§ **TO DO**
A: Answer the following questions about the NiPS3 paper summary, labeling each answer (i), (ii), or (iii) to match its question.
(i) What arXiv number is listed for the paper?
(ii) Which theory does the experimental data align with, according to the key findings?
(iii) What behavior does 2D NiPS3 exhibit at low temperatures?
B: Write the next part of the NiPS3 paper summary, starting after its final key finding.

§ **TEXT BLOCK**
* Begin *
# Suppression of magnetic ordering in XXZ-type antiferromagnetic monolayer   NiPS3

**Authors:** Kangwon Kim, Soo Yeon Lim, Jae-Ung Lee, Sungmin Lee, Tae Yun Kim,, Kisoo Park, Gun Sang Jeon, Cheol-Hwan Park, Je-Geun Park, and Hyeonsik Cheong

arXiv: 1901.10890 · 2019-01-31

## TL;DR

This study investigates how the antiferromagnetic order in NiPS3 diminishes as the material is thinned down to a monolayer, demonstrating the transition from XXZ to XY behavior and the loss of long-range magnetic order.

## Contribution

It provides experimental evidence of the suppression of magnetic order in monolayer NiPS3, confirming theoretical predictions about 2D XY behavior in XXZ systems.

## Key findings

- Magnetic order disappears in monolayer NiPS3.
- Experimental data aligns with renormalization group theory.
- 2D NiPS3 exhibits XY-like behavior at low temperatures.
* End *
§ **EXTRACTED RECORDS**
* Begin *
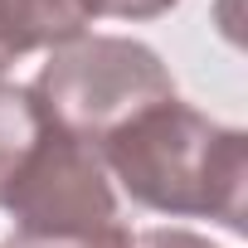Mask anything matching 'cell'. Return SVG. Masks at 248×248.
<instances>
[{
    "label": "cell",
    "mask_w": 248,
    "mask_h": 248,
    "mask_svg": "<svg viewBox=\"0 0 248 248\" xmlns=\"http://www.w3.org/2000/svg\"><path fill=\"white\" fill-rule=\"evenodd\" d=\"M54 132H59V122L44 112L34 88L0 83V209L15 200V190L25 185V175L34 170Z\"/></svg>",
    "instance_id": "obj_3"
},
{
    "label": "cell",
    "mask_w": 248,
    "mask_h": 248,
    "mask_svg": "<svg viewBox=\"0 0 248 248\" xmlns=\"http://www.w3.org/2000/svg\"><path fill=\"white\" fill-rule=\"evenodd\" d=\"M30 88L44 112L88 151H97L137 112L175 97V78L161 54L122 34H78L49 49V63Z\"/></svg>",
    "instance_id": "obj_2"
},
{
    "label": "cell",
    "mask_w": 248,
    "mask_h": 248,
    "mask_svg": "<svg viewBox=\"0 0 248 248\" xmlns=\"http://www.w3.org/2000/svg\"><path fill=\"white\" fill-rule=\"evenodd\" d=\"M88 0H0V73L34 49H59L88 34Z\"/></svg>",
    "instance_id": "obj_4"
},
{
    "label": "cell",
    "mask_w": 248,
    "mask_h": 248,
    "mask_svg": "<svg viewBox=\"0 0 248 248\" xmlns=\"http://www.w3.org/2000/svg\"><path fill=\"white\" fill-rule=\"evenodd\" d=\"M0 248H132V229L112 224V229L88 233V238H25V233H10Z\"/></svg>",
    "instance_id": "obj_5"
},
{
    "label": "cell",
    "mask_w": 248,
    "mask_h": 248,
    "mask_svg": "<svg viewBox=\"0 0 248 248\" xmlns=\"http://www.w3.org/2000/svg\"><path fill=\"white\" fill-rule=\"evenodd\" d=\"M180 5V0H88L93 15H112V20H161Z\"/></svg>",
    "instance_id": "obj_6"
},
{
    "label": "cell",
    "mask_w": 248,
    "mask_h": 248,
    "mask_svg": "<svg viewBox=\"0 0 248 248\" xmlns=\"http://www.w3.org/2000/svg\"><path fill=\"white\" fill-rule=\"evenodd\" d=\"M132 248H219V243H209L204 233H190V229H146L132 238Z\"/></svg>",
    "instance_id": "obj_7"
},
{
    "label": "cell",
    "mask_w": 248,
    "mask_h": 248,
    "mask_svg": "<svg viewBox=\"0 0 248 248\" xmlns=\"http://www.w3.org/2000/svg\"><path fill=\"white\" fill-rule=\"evenodd\" d=\"M93 156L132 204L170 219H214L243 233L248 137L180 102V93L137 112Z\"/></svg>",
    "instance_id": "obj_1"
}]
</instances>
* End *
§ **EXPECTED OUTPUTS**
A:
(i) 1901.10890
(ii) Renormalization group theory
(iii) XY-like behavior

B:
## Abstract

How a certain ground state of complex physical systems emerges, especially in two-dimensional materials, is a fundamental question in condensed-matter physics. A particularly interesting case is systems belonging to the class of XY Hamiltonian where the magnetic order parameter of conventional nature is unstable in two-dimensional materials leading to a Berezinskii-Kosterlitz-Thouless transition. Here, we report how the XXZ-type antiferromagnetic order of a magnetic van der Waals material, NiPS3, behaves upon reducing the thickness and ultimately becomes unstable in the monolayer limit. Our experimental data are consistent with the findings based on renormalization group theory that at low temperatures a two-dimensional XXZ system behaves like a two-dimensional XY one, which cannot have a long-range order at finite temperatures. This work provides experimental examination of the XY magnetism in the atomically thin limit and opens new opportunities of exploiting these fundamental theorems of magnetism using magnetic van der Waals materials.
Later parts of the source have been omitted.